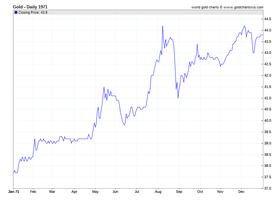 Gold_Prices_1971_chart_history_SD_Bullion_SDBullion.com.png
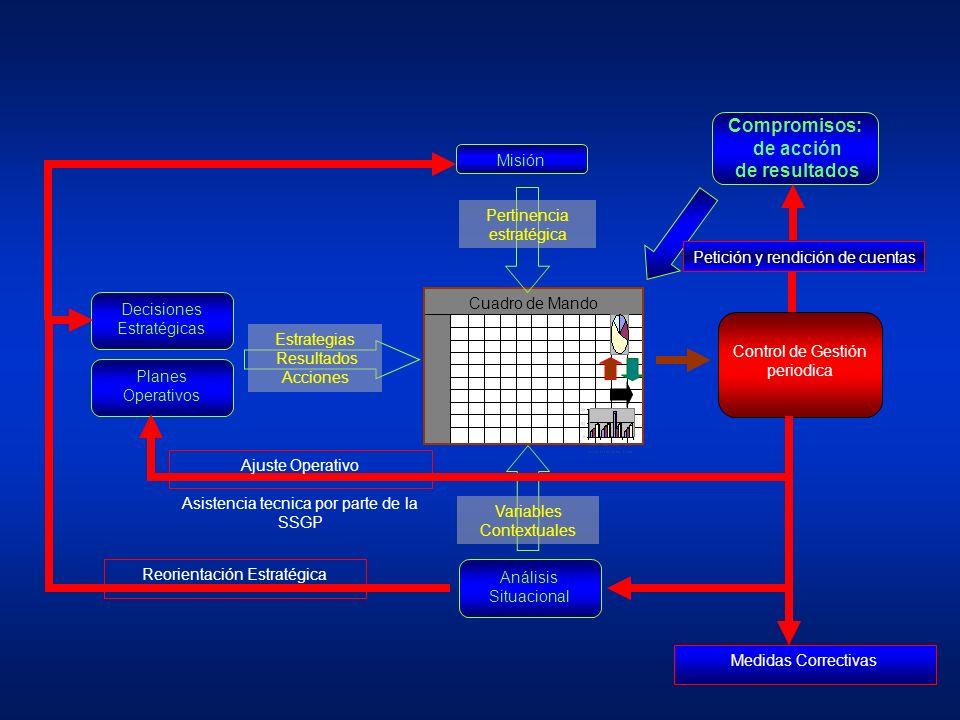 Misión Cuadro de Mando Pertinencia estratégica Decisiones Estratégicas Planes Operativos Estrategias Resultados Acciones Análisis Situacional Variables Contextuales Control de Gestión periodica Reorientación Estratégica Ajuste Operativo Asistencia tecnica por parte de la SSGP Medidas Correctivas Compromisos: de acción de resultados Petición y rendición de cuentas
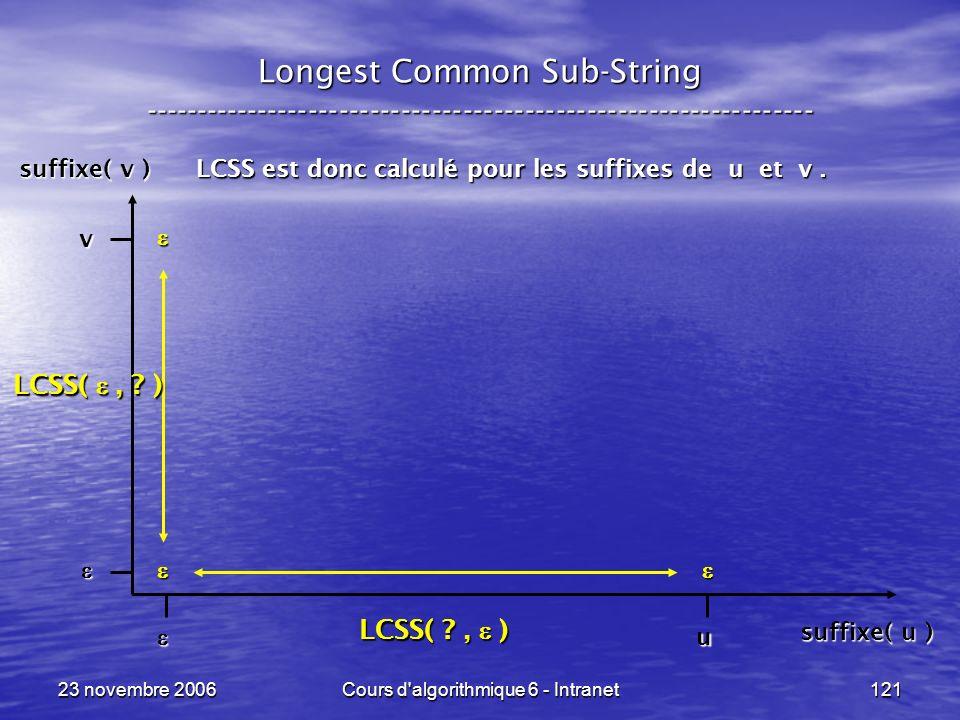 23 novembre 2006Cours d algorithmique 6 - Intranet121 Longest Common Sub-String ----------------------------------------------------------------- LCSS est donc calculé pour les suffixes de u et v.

==============================

### WHAT THE TASK REQUIRES
Repeat the material verbatim. Do not carry over any picture.

### ANSWER FOR THIS EXERCISE
 Gold_Prices_1971_chart_history_SD_Bullion_SDBullion.com.png
 Misión Cuadro de Mando Pertinencia estratégica Decisiones Estratégicas Planes Operativos Estrategias Resultados Acciones Análisis Situacional Variables Contextuales Control de Gestión periodica Reorientación Estratégica Ajuste Operativo Asistencia tecnica por parte de la SSGP Medidas Correctivas Compromisos: de acción de resultados Petición y rendición de cuentas
 23 novembre 2006Cours d algorithmique 6 - Intranet121 Longest Common Sub-String ----------------------------------------------------------------- LCSS est donc calculé pour les suffixes de u et v.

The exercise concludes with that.